# My New Emersed Setup -- thanks Xema!



## tsunami (Jan 24, 2004)

Following Xema's substrate recipes for Cryptocorynes, I decided to revamp my emersed setup to better grow my more delicate species. Here are my photos of the new emersed setup on the first day:

...with domes to keep humidity high.









Stem plant emersed tray (with some crypts in the back)









Cryptocorynes planted in both terracotta and 2" mesh pots









After about a week of adaptation, I am noticing some strong root growth in some stem plant species in the coconut fiber. Here are some individual plant photos:

Cryptocoryne undulata









Anubias gracilis


















Hemigraphis traian









Polygonum kawagoeanum









Enjoy!

Carlos


----------



## JaySilverman (Jun 19, 2005)

Whats all the other plants?


----------



## tsunami (Jan 24, 2004)

The emersed setup is mostly composed of Cryptocorynes (50%, about 19 species and varieties). 

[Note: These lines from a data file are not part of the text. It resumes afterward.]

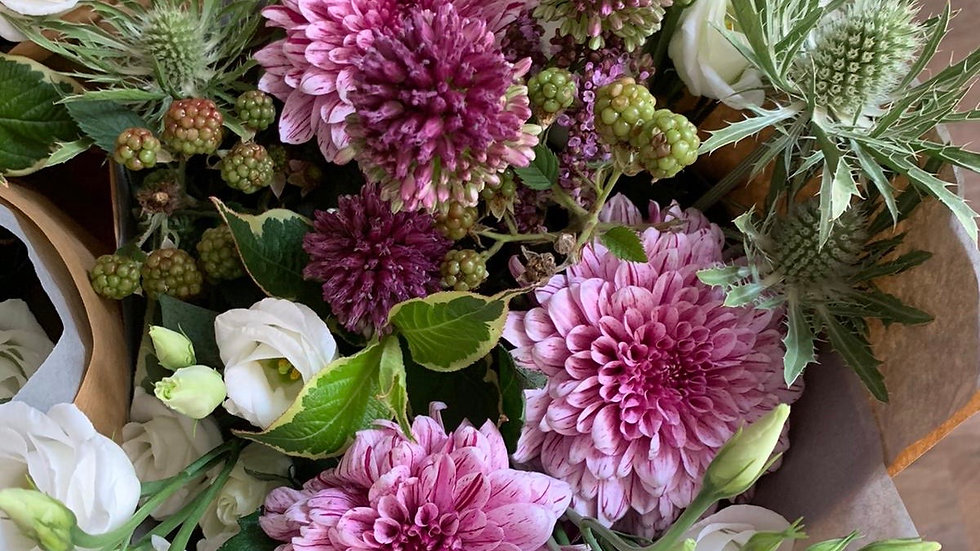 Friday Flowers Club - subscription from £75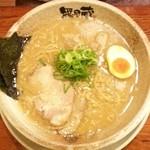 越後秘蔵麺 無尽蔵 - 豚骨醤油らーめん   690円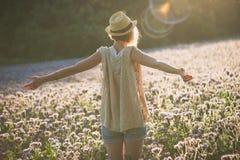 Giovane donna che si rilassa nel tramonto di estate all'aperto Stile di libertà della gente Fotografie Stock Libere da Diritti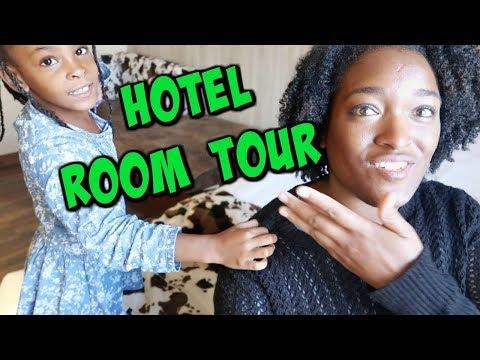 MAELLIA FAIT LE ROOM TOUR DE NOTRE CHAMBRE D' HOTEL !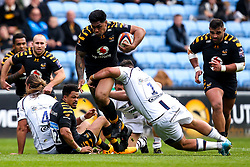 Malakai Fekitoa of Wasps is tackled by Ethan Waller of Worcester Warriors - Mandatory by-line: Robbie Stephenson/JMP - 12/10/2019 - RUGBY - Ricoh Arena - Coventry, England - Wasps v Worcester Warriors - Premiership Rugby Cup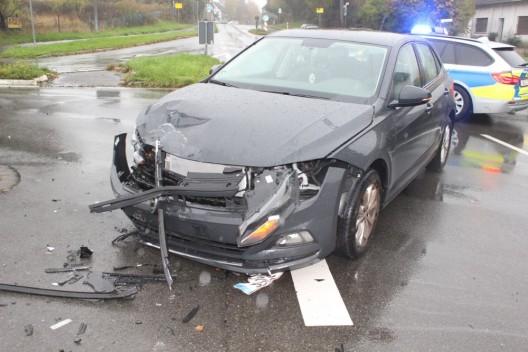 Gegenverkehr übersehen - schwerverletzt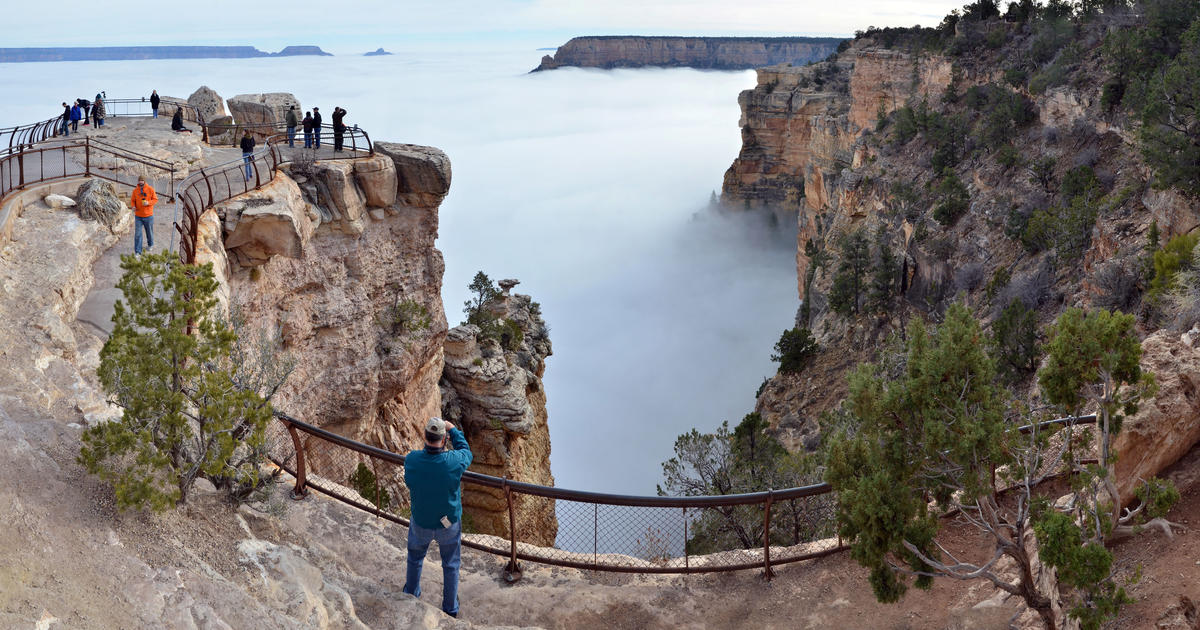 grand canyon fills with clouds in rare weather event cbs. Black Bedroom Furniture Sets. Home Design Ideas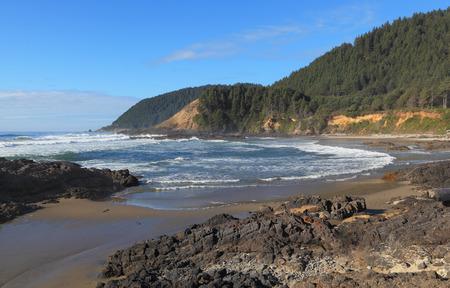 lookout: The Oregon Coast - Looking north near Devils Churn, Oregon Coast Trail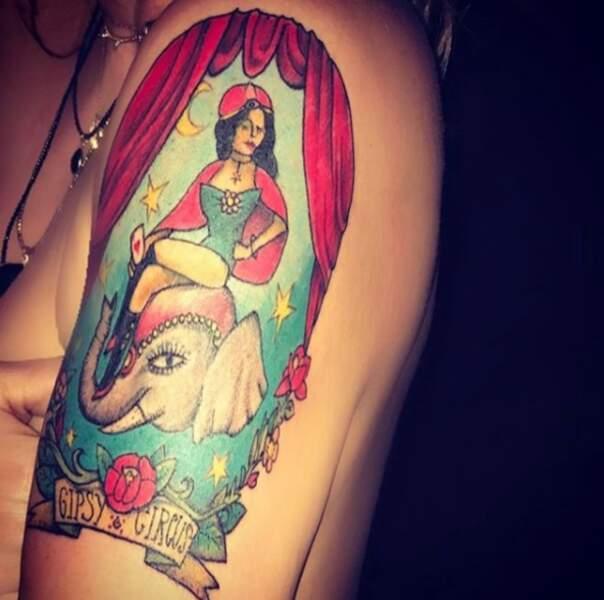 Parmi les dessins figurant sur ses bras, l'animatrice porte une oeuvre dessinée par... sa fille !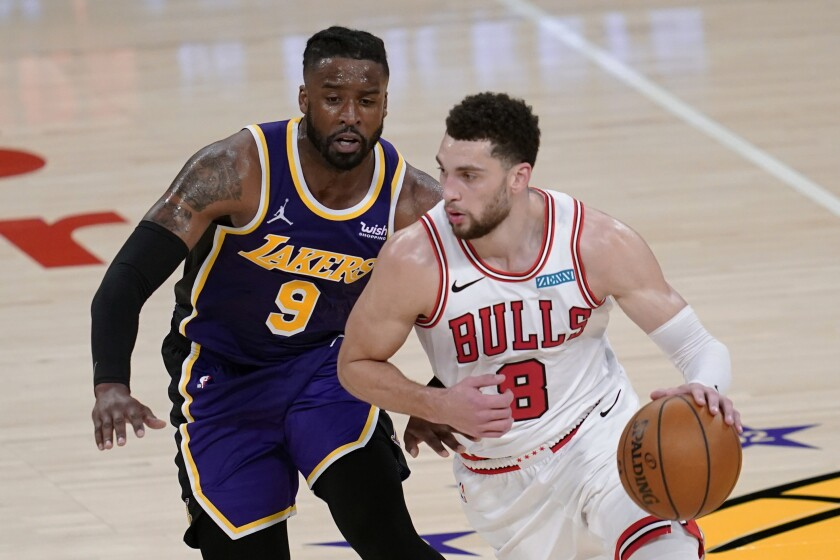 The Lakers' Wesley Matthews defends the Chicago Bulls' Zach LaVine during the second quarter Jan. 8, 2021.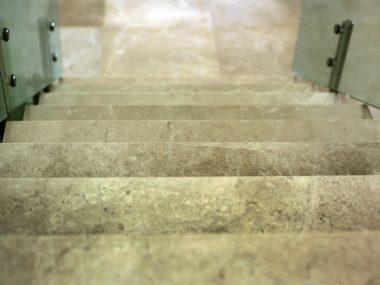 מדרגות סקיי גריי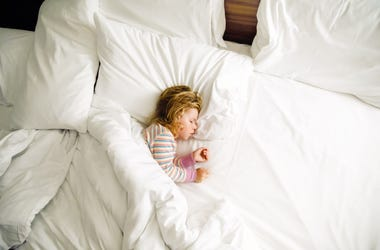 kid in bed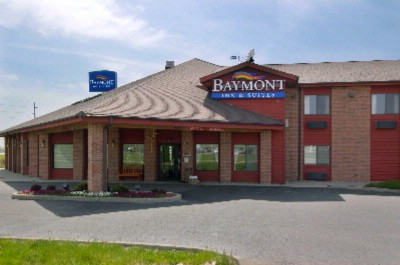 Baymont Inn & Suites Boone Ia 1 of 9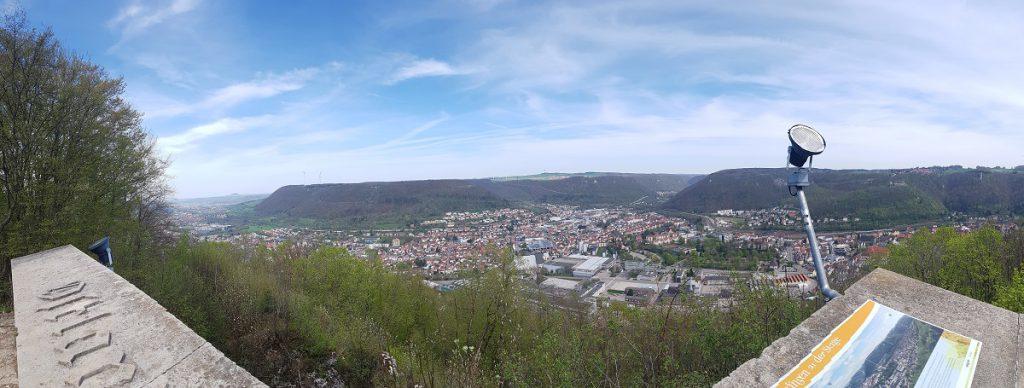 Wir starten unsere Rundwanderung vom Löwenpfad Filstalgucker an dem Ostlandkreuz mit herrlicher Aussicht!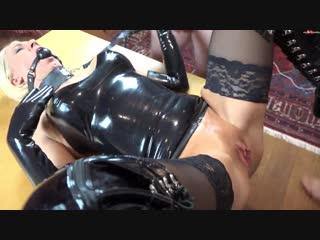 Daynia die fickstueckbenutzung geknebelte gangbang-schlampe zerfickt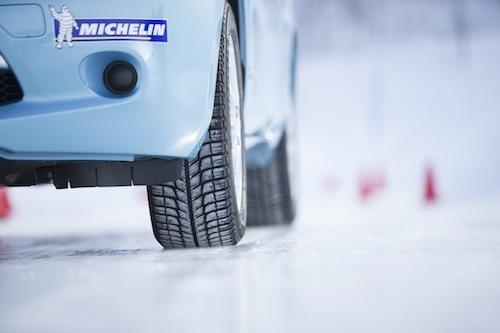 日本での開発を行っているミシュランのX-ICE3+は高速道路などでドライ路面での日常使いにもピッタリ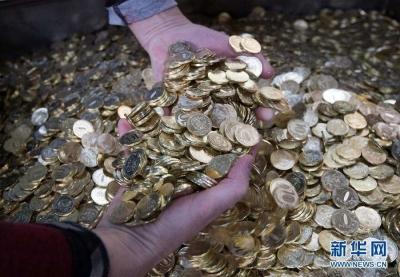 好大胆!俄多家银行ATM机被投放大量5000卢布面值假钞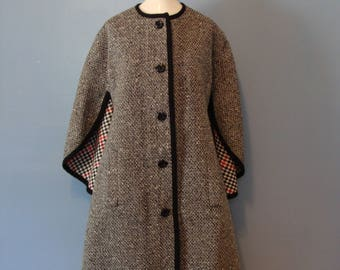 Vintage Wool Cape 60's Mod Reversible Houndstooth Boucle 1960's Coat Dress Chic Classic Glamorous Fall Fashion Fabulous Black White Red Fun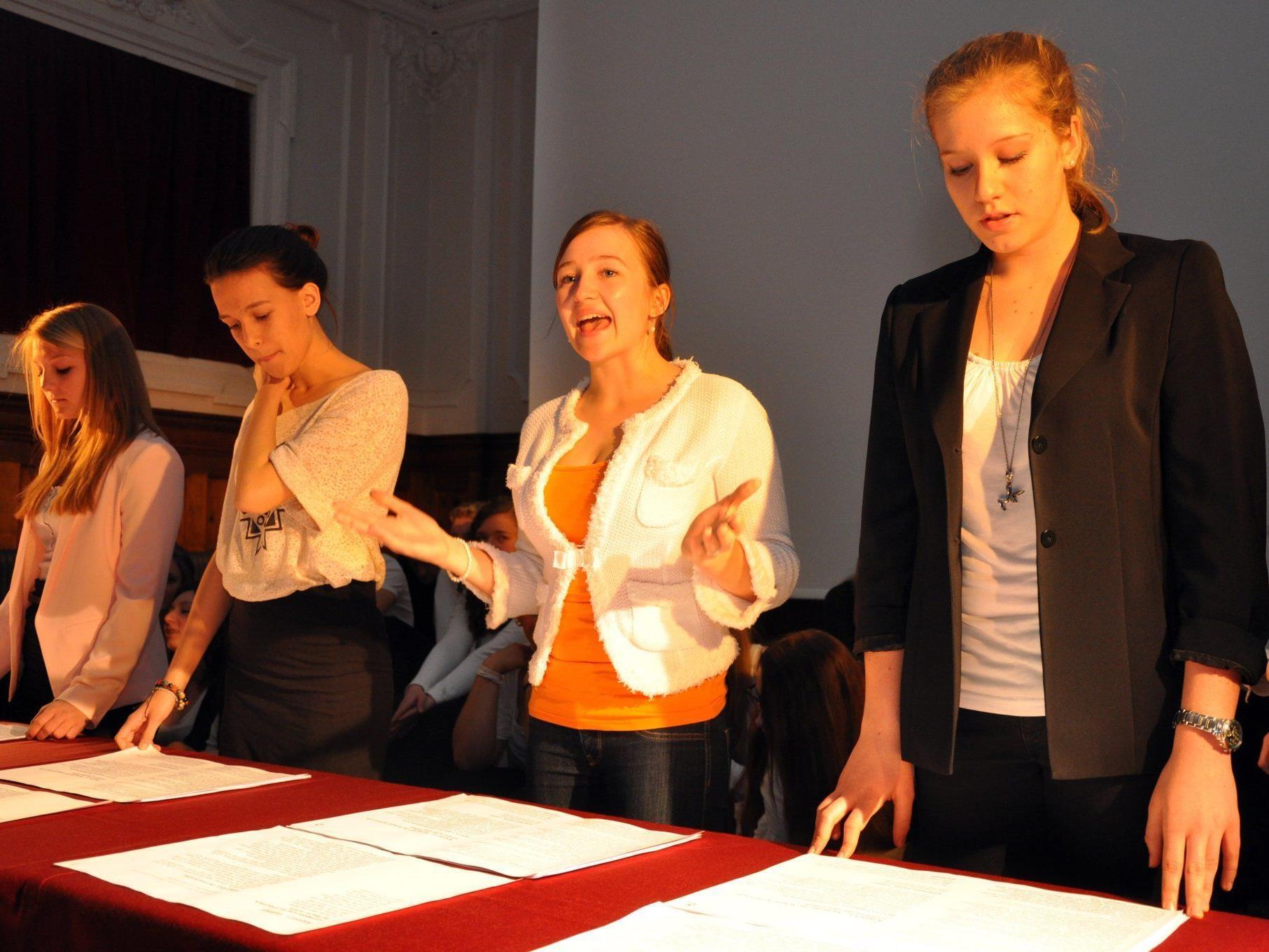 Die Schüler der 6b rezitierten Texte rund um das Thema Schule und Lernen.
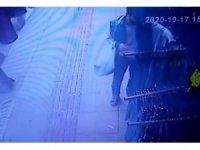 İstanbul'da güpegündüz etek hırsızlığı kamerada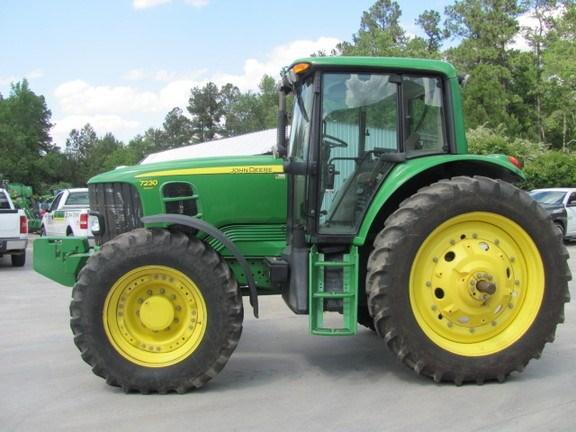 2010 John Deere 7230 Premium Tractor For Sale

I also included a couple Anubias sp and over a dozen different species of stem plant (examples of the Rotala, Ludwigia, Ranunculus, Hygrophila, Hemigraphis, Polygonum, Pogostemon, Nesaea, Didiplis, Hemianthus, and others are all in there).

Oh, and I have a single Lagenandra thwaitesii. So, I have a little bit of everything in there except for the Echinodorus genus.

Carlos


----------



## czado (May 26, 2005)

Very helpful pictures and inspiring plants. Thank you.


----------



## Garhan (Jun 8, 2005)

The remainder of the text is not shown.